* **Prompt**:
Everything in the data except the pictures belongs in your answer, copied exactly.

* **Stored data**:
___

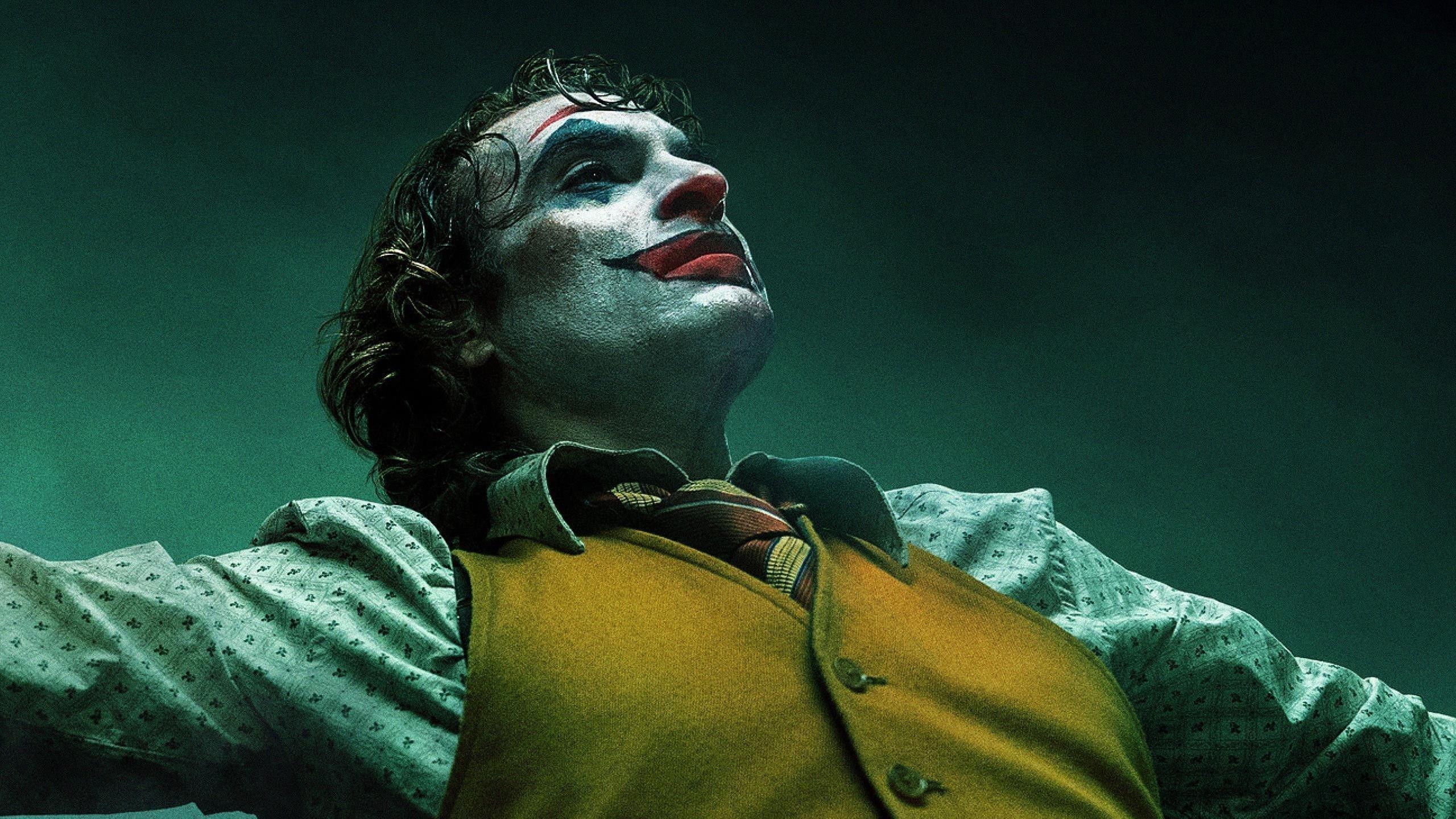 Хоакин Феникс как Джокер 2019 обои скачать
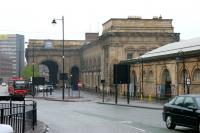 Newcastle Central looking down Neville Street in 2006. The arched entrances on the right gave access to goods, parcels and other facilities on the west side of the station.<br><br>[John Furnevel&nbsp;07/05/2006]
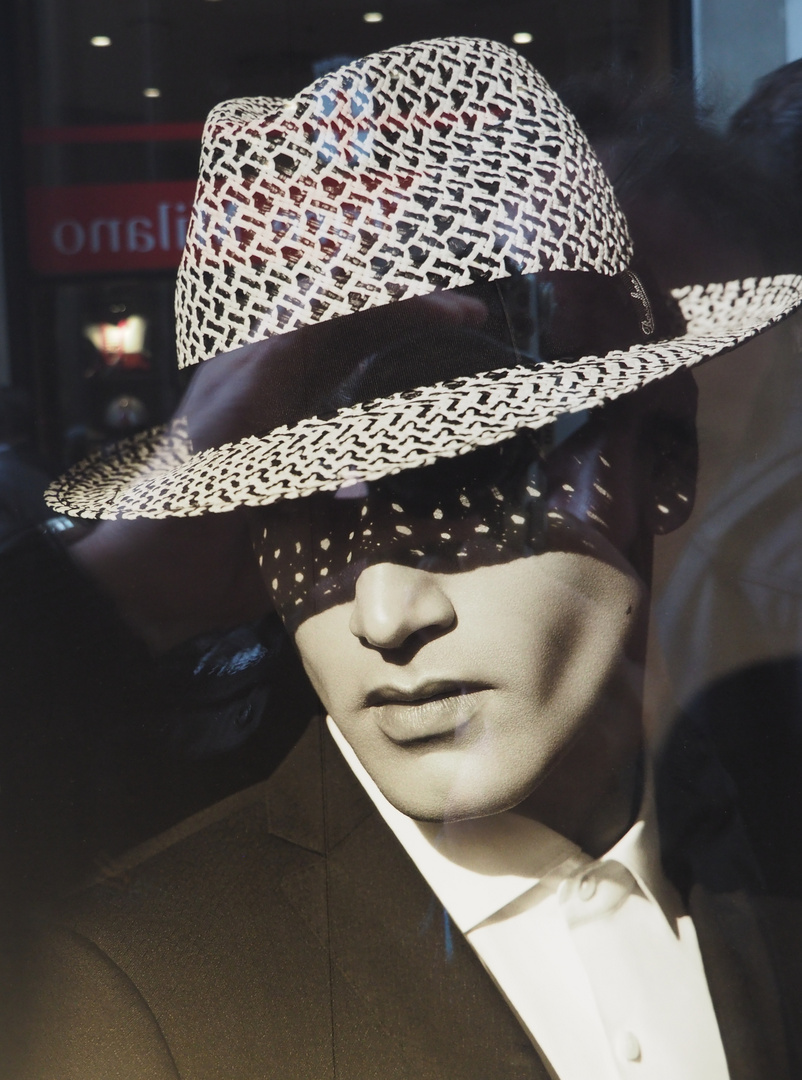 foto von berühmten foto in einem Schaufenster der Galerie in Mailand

___

* **Completed task**:
 Хоакин Феникс как Джокер 2019 обои скачать
 Newcastle Central looking down Neville Street in 2006. The arched entrances on the right gave access to goods, parcels and other facilities on the west side of the station.<br><br>[John Furnevel&nbsp;07/05/2006]
 foto von berühmten foto in einem Schaufenster der Galerie in Mailand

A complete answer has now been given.